◆ Assignment
Say whether each statement agrees with the piece on Steve Jobs and secular sainthood. Answer yes or no for each and quote the words that decide it: (a) More than a million tributes are being posted on Apple's "Remembering Steve" webpage. (b) The veneration after Jobs' death is tied to a church. (c) In life, Jobs sought out the public limelight.

October 26th, 2011
06:00 AM ET
CNN asked four experts on religion and technology to weigh in on whether former Apple chief Steve Jobs is achieving a kind of secular sainthood. Here are their responses:
Steve Jobs for Sainthood? Absolutely.
The face. The face is everywhere now.
Steve Jobs the man is dead. But Steve Jobs the myth is only growing in stature and will only continue to grow as a cultural point of reference as an inspiring model for aspiring entrepreneurs, as a compelling success story with perplexing moral commitments and as an appealing icon whose life, death and products will, for many, cross over the line from profane to sacred.
In a USA Today review of Walter Isaacson’s new book, "Steve Jobs," the author rightly suggests that no Silicon Valley figure has attained the “mythical status” of Jobs and notes his “almost messianic zeal” for work.
Why the religious language to characterize his life and death? How does a mere mortal transform into a superhuman, glorified cultural hero?
Jobs has been the object of numerous memorials, and tributes - more than a million - are being posted on Apple’s “Remembering Steve” webpage, with condolences as well as testimonials about how Jobs and his products have touched and indeed transformed the lives of countless individuals.
Make no mistake about it, the veneration we are seeing in the aftermath of Jobs’ death is religious through and through - not “kinda” religious, or “pseudo” religious,” or “mistakenly” religious, but a genuine expression for many of heartfelt sacred sentiments of loss and glorification.
It is not tied to any institution like a church or to any discrete tradition like Buddhism; it is, instead, tied to a religious culture that will only grow in significance and influence in the years ahead: the cult of celebrity.
As more and more people move away from conventional religions and identify as “nones” (those who choose to claim “no religion” in polls and surveys), celebrity worship and other cultural forms of sacred commitment and meaning will assume an even greater market share of the spiritual marketplace.
In life Jobs may have been something of an enigma who maintained his privacy and generally stayed out of the public limelight. In death, Jobs now is an immortal celebrity whose life story, incredible wealth, familiar visage, and igadgets will serve as touchstones for many searching for meaningful gods and modes of transcendence.
It has been said that death is the great equalizer - rich and poor, successes and failures, the powerful and the disempowered cannot escape the one inevitable fact of human existence.
Jobs and other celebrities cannot escape this reality, but unlike you and me, they live on in the memories of fans and followers and become guiding lights in the mundane darkness of our ordinary lives.

◆ Recorded data
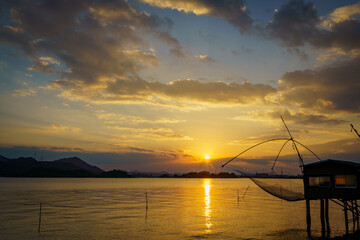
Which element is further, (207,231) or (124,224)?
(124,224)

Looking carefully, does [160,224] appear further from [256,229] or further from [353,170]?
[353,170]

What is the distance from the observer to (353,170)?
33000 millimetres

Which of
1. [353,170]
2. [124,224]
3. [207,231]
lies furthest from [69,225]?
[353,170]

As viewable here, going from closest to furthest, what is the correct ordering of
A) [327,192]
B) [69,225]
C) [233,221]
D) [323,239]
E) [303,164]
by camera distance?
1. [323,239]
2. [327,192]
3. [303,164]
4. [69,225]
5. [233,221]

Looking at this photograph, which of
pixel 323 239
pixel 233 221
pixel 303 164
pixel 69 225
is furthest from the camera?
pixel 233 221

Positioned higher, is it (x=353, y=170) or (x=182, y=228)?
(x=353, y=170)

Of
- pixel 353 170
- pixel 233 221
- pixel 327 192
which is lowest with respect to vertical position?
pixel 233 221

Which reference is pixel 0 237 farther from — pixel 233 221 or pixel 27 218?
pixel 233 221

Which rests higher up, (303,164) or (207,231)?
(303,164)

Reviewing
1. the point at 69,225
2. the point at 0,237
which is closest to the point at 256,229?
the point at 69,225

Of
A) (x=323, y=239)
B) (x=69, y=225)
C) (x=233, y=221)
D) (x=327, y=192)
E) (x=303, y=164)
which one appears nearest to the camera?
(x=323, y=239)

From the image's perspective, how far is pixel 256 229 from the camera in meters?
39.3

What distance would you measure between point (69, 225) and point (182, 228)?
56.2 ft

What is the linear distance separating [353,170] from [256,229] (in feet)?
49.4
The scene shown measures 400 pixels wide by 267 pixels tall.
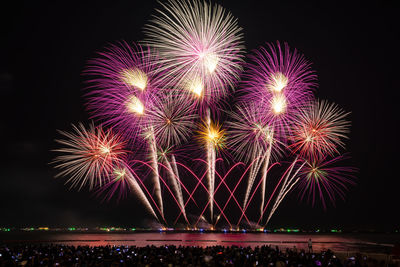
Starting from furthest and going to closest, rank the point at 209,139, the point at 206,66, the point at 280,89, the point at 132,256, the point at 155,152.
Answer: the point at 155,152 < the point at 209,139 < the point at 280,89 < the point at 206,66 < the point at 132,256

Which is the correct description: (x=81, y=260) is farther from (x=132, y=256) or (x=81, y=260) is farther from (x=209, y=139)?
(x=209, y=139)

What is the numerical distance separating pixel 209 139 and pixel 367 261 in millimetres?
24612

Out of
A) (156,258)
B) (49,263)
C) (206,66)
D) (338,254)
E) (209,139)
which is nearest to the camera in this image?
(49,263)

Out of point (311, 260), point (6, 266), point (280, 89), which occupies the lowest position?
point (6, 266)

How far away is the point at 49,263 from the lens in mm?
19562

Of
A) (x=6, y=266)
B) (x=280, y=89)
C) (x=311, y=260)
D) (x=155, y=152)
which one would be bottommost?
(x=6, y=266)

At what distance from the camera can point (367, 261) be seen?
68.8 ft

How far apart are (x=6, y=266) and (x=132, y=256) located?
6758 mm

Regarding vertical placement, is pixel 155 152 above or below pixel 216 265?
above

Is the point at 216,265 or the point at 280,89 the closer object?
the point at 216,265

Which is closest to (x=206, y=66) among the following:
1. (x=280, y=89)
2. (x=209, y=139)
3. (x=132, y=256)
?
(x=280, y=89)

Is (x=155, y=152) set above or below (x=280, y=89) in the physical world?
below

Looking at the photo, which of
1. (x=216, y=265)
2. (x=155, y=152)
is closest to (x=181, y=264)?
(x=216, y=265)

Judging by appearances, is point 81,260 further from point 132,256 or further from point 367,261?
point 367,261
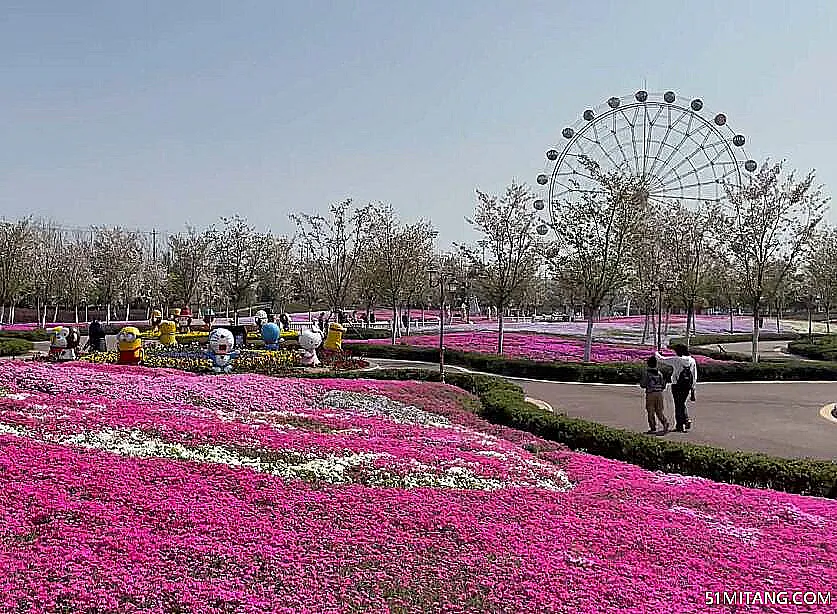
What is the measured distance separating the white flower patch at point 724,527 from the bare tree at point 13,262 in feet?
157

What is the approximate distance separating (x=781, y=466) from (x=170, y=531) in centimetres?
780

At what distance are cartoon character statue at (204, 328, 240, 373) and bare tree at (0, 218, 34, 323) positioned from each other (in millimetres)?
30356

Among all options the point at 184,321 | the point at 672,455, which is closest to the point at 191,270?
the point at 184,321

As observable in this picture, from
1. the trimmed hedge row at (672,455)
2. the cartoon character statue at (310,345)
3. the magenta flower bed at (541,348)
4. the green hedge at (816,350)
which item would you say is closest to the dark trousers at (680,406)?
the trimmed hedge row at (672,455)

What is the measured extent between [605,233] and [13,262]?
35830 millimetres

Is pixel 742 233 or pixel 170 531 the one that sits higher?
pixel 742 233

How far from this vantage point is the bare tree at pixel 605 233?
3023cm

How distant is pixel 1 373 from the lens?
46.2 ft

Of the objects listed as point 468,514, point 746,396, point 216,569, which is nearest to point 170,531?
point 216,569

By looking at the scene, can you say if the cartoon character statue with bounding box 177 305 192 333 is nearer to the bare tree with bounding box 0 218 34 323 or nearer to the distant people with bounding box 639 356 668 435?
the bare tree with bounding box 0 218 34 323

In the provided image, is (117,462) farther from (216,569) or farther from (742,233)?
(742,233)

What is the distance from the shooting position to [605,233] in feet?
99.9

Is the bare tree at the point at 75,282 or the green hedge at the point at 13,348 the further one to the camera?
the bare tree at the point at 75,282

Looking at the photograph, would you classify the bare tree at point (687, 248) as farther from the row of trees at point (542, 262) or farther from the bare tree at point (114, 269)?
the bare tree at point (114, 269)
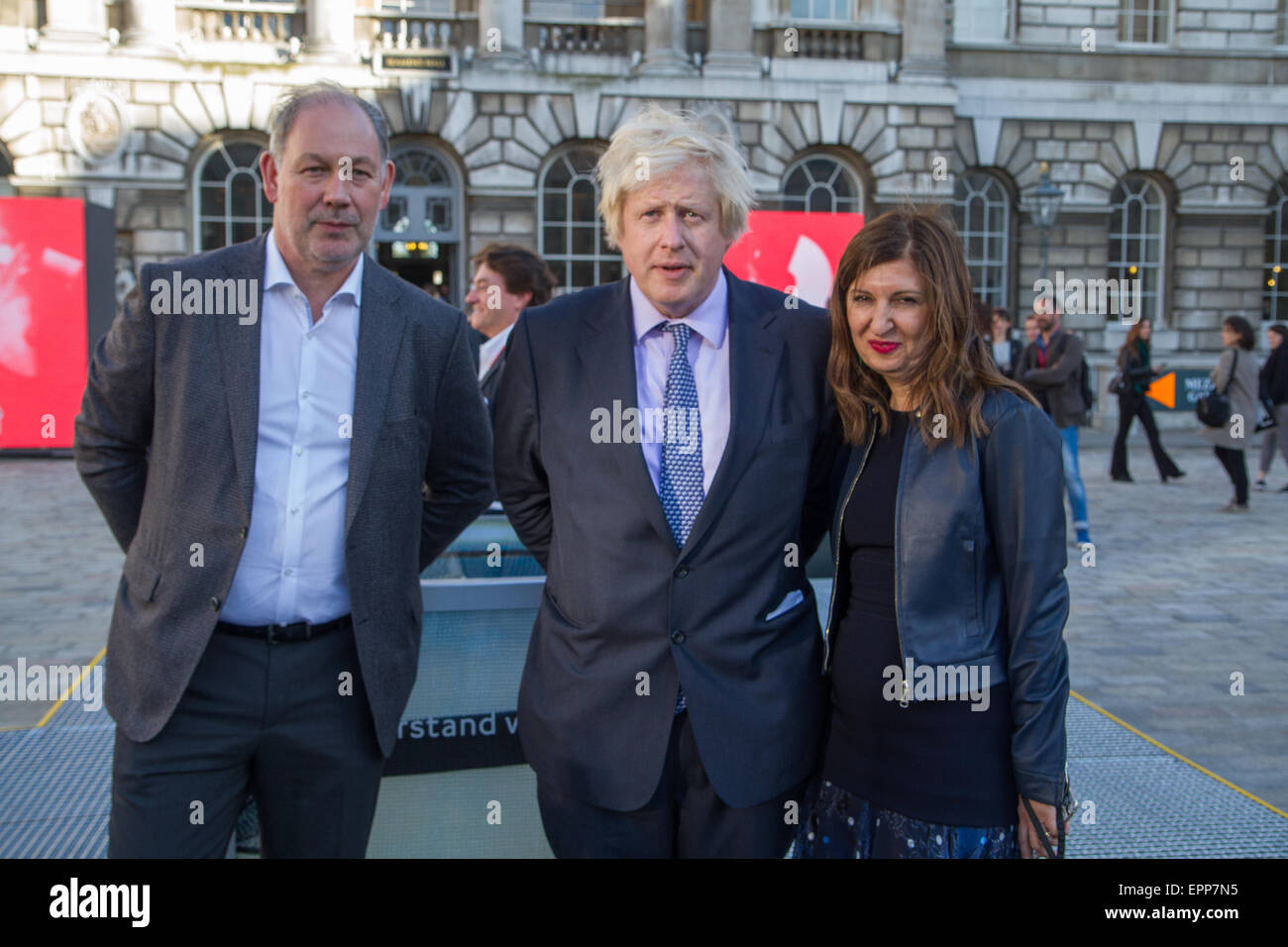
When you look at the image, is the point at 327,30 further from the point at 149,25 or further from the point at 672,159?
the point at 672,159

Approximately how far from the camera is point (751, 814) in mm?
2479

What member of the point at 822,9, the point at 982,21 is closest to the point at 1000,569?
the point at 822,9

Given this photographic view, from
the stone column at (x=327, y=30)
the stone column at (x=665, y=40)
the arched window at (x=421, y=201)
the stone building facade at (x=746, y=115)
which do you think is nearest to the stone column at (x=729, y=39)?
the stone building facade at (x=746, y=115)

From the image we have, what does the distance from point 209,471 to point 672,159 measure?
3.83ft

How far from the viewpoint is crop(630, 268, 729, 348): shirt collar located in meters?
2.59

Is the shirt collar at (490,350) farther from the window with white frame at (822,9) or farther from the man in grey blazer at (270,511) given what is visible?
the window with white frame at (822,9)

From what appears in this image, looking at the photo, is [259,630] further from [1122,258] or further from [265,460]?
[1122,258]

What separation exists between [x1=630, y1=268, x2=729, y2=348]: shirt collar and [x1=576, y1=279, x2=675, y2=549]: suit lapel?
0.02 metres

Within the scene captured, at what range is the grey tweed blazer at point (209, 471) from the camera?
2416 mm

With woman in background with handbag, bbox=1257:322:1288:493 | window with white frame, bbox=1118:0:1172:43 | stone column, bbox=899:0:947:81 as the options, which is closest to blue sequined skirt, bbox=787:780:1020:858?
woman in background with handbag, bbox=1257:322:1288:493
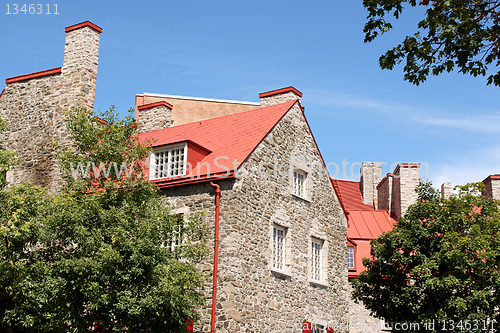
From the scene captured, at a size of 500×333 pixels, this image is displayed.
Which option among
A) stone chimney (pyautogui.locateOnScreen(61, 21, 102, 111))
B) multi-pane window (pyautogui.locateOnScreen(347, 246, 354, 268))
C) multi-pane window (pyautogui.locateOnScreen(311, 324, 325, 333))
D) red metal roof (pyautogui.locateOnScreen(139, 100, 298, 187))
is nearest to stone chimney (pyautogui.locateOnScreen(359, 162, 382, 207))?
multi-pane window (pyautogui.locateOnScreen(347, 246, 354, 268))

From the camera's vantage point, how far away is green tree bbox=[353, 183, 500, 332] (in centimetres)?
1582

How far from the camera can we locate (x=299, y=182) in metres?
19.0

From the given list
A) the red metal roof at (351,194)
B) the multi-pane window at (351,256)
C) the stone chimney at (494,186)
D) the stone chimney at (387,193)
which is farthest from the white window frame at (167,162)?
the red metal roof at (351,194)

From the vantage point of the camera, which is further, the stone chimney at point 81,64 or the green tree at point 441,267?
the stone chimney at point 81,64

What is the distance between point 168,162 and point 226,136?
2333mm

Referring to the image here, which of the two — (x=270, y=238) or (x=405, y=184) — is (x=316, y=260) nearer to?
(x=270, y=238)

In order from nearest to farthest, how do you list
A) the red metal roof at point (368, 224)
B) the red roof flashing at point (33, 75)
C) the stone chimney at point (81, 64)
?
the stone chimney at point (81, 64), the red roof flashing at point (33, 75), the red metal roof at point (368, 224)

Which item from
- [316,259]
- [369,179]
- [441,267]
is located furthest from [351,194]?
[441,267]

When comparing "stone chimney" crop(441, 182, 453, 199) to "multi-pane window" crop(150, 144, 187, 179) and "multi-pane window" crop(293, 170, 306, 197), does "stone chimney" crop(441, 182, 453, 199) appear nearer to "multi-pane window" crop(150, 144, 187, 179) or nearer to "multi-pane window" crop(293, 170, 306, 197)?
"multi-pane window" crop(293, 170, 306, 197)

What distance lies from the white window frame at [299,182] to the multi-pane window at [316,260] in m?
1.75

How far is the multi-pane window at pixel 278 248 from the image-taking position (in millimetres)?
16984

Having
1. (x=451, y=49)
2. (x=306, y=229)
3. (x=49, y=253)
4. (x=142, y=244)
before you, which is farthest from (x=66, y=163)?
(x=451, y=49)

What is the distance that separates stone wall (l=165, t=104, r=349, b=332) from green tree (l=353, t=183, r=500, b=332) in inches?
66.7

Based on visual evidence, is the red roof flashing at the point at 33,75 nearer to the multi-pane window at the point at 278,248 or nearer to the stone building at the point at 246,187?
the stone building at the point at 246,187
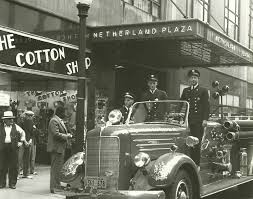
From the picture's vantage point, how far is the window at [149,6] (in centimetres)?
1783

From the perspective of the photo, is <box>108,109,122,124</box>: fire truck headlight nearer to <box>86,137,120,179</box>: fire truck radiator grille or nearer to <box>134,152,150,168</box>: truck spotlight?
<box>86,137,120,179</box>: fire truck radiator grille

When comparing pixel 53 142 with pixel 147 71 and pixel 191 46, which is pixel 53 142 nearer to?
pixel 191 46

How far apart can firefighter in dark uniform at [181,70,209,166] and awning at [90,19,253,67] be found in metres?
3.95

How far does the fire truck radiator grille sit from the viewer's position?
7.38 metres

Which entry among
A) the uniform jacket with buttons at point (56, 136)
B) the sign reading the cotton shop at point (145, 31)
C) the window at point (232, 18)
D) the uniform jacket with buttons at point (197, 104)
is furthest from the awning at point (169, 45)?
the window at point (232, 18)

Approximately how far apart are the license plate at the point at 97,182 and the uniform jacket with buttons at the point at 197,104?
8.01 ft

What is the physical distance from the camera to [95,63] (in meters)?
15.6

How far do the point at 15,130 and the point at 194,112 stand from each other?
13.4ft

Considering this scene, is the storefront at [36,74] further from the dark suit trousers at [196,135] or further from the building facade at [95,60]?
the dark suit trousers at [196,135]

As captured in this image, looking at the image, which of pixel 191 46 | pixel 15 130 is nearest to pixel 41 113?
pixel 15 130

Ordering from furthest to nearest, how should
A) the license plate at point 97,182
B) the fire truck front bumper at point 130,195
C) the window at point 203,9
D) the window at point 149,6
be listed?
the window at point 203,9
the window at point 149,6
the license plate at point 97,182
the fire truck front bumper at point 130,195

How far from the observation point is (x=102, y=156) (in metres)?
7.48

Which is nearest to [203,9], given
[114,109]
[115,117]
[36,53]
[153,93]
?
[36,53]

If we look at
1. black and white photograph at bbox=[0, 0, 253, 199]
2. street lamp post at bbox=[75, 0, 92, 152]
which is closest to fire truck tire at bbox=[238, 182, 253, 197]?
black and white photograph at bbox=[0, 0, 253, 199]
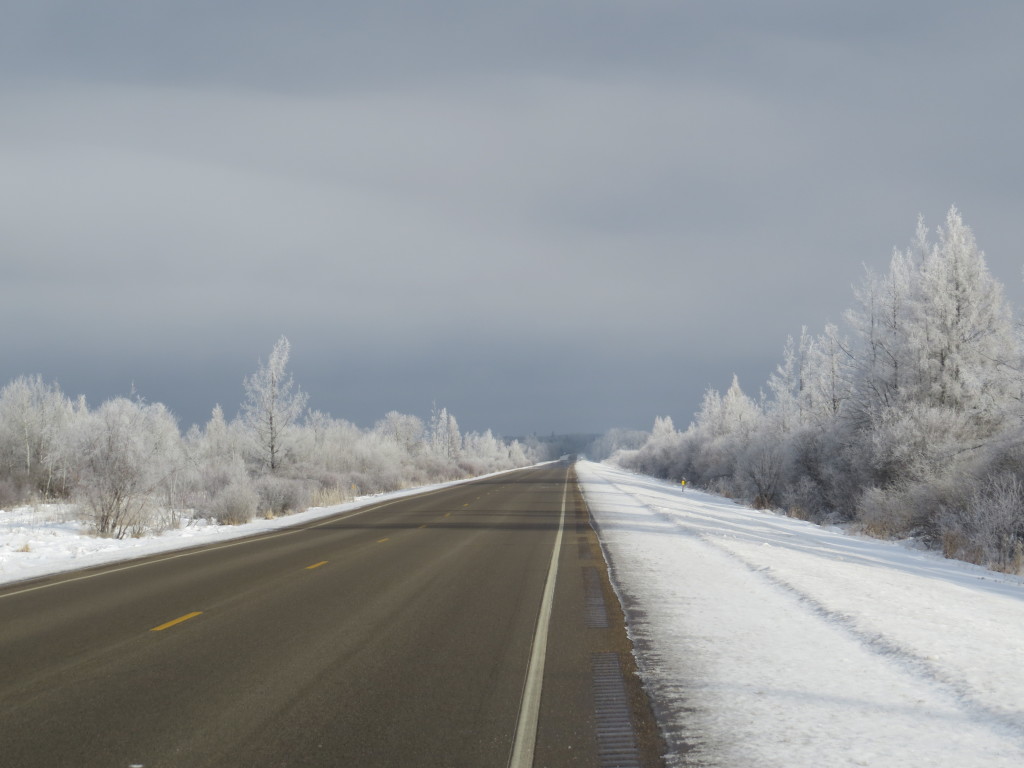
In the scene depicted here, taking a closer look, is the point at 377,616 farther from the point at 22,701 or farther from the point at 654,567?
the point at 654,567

◆ Solution to this problem
(a) Yes: "tributes - more than a million - are being posted on Apple’s “Remembering Steve” webpage"
(b) No: "It is not tied to any institution like a church or to any discrete tradition like Buddhism"
(c) No: "In life Jobs may have been something of an enigma who maintained his privacy and generally stayed out of the public limelight."